Task instructions - Rewrite the lines from the start of the stored items through the line containing "2812 inches", replacing "perceived as nearer" with "judged to be nearer" and leaving everything else unchanged.

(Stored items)
----------
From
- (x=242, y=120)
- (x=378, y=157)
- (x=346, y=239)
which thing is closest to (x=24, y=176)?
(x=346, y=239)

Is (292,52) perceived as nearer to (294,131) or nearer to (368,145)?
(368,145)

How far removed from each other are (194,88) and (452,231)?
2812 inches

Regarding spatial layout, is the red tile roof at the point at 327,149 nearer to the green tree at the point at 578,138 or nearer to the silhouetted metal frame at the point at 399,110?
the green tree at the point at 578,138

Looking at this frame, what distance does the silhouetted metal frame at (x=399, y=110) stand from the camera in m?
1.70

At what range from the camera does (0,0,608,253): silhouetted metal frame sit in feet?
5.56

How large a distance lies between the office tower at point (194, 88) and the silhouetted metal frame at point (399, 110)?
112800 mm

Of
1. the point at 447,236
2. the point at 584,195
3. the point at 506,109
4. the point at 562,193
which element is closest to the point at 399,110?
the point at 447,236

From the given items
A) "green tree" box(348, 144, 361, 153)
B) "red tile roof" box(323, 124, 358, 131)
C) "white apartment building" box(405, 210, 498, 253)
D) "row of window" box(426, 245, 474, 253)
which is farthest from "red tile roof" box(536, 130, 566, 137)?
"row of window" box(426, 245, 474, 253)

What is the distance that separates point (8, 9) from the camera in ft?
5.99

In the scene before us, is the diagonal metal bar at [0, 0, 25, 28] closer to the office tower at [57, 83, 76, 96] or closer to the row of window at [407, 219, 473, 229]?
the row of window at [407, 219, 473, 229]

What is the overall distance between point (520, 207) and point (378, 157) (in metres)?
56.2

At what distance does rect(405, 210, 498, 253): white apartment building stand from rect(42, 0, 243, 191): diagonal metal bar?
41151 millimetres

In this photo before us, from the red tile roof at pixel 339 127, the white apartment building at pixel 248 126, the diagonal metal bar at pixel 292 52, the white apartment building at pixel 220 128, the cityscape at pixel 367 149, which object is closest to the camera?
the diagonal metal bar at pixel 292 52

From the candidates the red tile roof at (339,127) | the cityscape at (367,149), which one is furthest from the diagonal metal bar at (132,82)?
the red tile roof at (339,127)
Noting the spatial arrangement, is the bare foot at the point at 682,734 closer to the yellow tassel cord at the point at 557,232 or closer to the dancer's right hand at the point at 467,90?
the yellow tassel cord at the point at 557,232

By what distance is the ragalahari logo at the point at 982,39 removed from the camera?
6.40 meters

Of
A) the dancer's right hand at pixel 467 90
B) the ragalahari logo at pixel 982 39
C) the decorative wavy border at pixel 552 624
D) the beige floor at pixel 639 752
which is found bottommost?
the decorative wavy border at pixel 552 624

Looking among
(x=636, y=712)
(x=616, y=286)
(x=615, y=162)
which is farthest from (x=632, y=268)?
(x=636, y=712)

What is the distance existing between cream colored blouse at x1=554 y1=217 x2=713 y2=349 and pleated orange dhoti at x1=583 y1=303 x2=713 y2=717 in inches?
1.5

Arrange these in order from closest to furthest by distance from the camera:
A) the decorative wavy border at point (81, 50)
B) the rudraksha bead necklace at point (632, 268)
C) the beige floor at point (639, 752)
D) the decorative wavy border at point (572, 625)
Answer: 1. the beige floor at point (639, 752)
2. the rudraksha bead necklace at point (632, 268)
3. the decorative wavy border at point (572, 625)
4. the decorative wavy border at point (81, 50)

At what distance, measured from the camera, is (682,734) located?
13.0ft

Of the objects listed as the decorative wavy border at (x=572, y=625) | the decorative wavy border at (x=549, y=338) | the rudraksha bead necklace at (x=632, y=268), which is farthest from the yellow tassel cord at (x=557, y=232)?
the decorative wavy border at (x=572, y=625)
----------
Solution -
From
- (x=242, y=120)
- (x=378, y=157)
- (x=346, y=239)
which thing is closest to (x=24, y=176)?
(x=346, y=239)

Is (292,52) judged to be nearer to (294,131) or nearer to (368,145)?
(368,145)

How far removed from each other are (194,88) and (452,231)?
2812 inches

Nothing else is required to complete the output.